What you will do:
[a] Return everything in the post about filesystem bytes from "However, Martin, I" down to "not byte strings.", copied word for word.
[b] According to the post about filesystem bytes, what three things are true of the characters that the wrapper layer keeps?
[c] Write a continuation of the post about filesystem bytes, beginning right after its last sentence.

Passage to read:
= = = = =

However, Martin, I can promise you that I will _never_ ask for any 
convenience functions related to bytes as a result of this decision.  I 
want bytes to come back from filesystem APIs because I intend to have a 
wrapper layer which knows two things about the file: the bytes (which 
are needed to talk to POSIX filesystem APIs) and the characters (which 
are computed from those bytes, can be safely renormalized, displayed to 
users, etc).  On Windows this filesystem wrapper will necessarily behave 
differently, and will not use bytes for anything.  Any formatting beyond 
joining path segments together and possibly splitting extensions off 
will be done on character strings, not byte strings.

The proposal of using U+0000 seems like it would have been almost the 
same from such a wrapper's perspective, except (A) people using the 
filesystem APIs without the benefit of such a wrapper would have been 
even more screwed, and (B) there are a few nasty corner-cases when 
dealing with surrogate (i.e. invalid, in UTF-8) code points which I'm 
not quite sure what it would have done with.

= = = = =

Data extract:
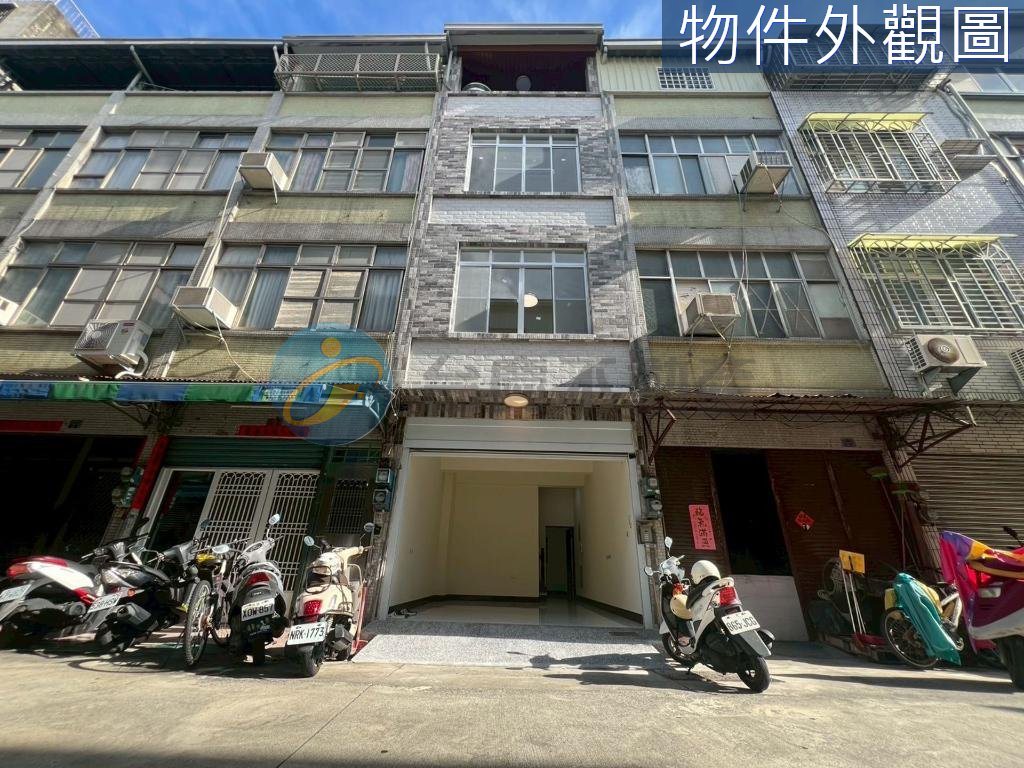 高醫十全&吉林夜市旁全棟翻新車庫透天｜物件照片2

= = = = =

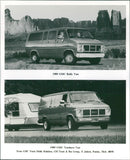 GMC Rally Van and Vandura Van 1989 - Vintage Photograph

= = = = =

Exercise answers:
[a]
However, Martin, I can promise you that I will _never_ ask for any 
convenience functions related to bytes as a result of this decision.  I 
want bytes to come back from filesystem APIs because I intend to have a 
wrapper layer which knows two things about the file: the bytes (which 
are needed to talk to POSIX filesystem APIs) and the characters (which 
are computed from those bytes, can be safely renormalized, displayed to 
users, etc).  On Windows this filesystem wrapper will necessarily behave 
differently, and will not use bytes for anything.  Any formatting beyond 
joining path segments together and possibly splitting extensions off 
will be done on character strings, not byte strings.

[b] They are computed from the bytes, they can be safely renormalized, and they can be displayed to users.

[c]
Guido already mentioned "libraries" as a hypothetical issue, but here's 
a real-world problem that results from putting NULLs into filenames. 
Consider this program:

    import gtk
    w = gtk.Window()
    b = gtk.Button(u"\u0000/hello/world")
    w.add(b)
    w.show_all()
    gtk.main()

which emits this message:
    TypeError: OGtkButton.__init__() argument 1 must be string without 
null bytes or None, not unicode

SQLite has a similar problem with NULLs, and I'm definitely sticking 
paths in there, too.

Eventually I'd like to propose such a path type for inclusion in the 
stdlib, but that will have to wait for issues like 
<http://twistedmatrix.com/trac/ticket/2366> to be resolved.